Aim
Rewrite the items below with "rocky shore" replaced by "pebble beach" wherever it occurs, leaving everything else unchanged and omitting the pictures.

Data supplied
+===+

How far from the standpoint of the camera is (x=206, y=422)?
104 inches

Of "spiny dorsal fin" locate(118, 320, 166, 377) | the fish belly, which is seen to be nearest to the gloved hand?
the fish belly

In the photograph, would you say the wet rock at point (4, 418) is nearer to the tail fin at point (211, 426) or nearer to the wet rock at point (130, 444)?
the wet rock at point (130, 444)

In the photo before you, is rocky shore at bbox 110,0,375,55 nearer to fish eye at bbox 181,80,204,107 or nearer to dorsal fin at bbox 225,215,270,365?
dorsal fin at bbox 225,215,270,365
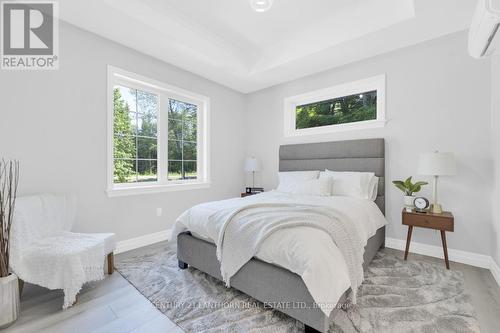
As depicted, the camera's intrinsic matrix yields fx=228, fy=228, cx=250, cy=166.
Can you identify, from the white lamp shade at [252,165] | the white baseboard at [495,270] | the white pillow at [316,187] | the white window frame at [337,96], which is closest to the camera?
the white baseboard at [495,270]

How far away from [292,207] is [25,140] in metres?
2.68

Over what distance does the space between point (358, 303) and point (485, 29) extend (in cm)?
231

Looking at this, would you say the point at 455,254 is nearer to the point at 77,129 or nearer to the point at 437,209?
the point at 437,209

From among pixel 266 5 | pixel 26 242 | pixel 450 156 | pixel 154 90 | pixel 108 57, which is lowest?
pixel 26 242

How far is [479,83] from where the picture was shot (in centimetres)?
253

+===+

Response to the exercise
How far from the standpoint of the camera is (x=206, y=422)?
104 inches

Of "spiny dorsal fin" locate(118, 320, 166, 377) | the fish belly, which is seen to be nearest to the gloved hand?
the fish belly

In the photograph, would you say the wet rock at point (4, 418) is nearer to the tail fin at point (211, 426) or nearer to the wet rock at point (130, 444)?
the wet rock at point (130, 444)

In the photo before you, is pebble beach at bbox 110,0,375,55 nearer to fish eye at bbox 181,80,204,107 or nearer to dorsal fin at bbox 225,215,270,365?
dorsal fin at bbox 225,215,270,365
As depicted, the camera's intrinsic matrix yields fx=228, fy=228, cx=250, cy=166.
Can you identify, from the white lamp shade at [252,165] | the white baseboard at [495,270] | the white pillow at [316,187] | the white window frame at [337,96], which is closest to the camera?
the white baseboard at [495,270]

How far away from [292,207] is [25,140] in metres?
2.68

Over what distance does the space between point (358, 303) and point (485, 29) extend (in cm)?
231

Looking at this, would you say the point at 455,254 is nearer to the point at 77,129 or nearer to the point at 437,209?
the point at 437,209

From among pixel 266 5 | pixel 26 242 | pixel 450 156 | pixel 154 90 | pixel 108 57, which is lowest?
pixel 26 242

How far is [479,83] from where the picture was shot (in centimetres)?
253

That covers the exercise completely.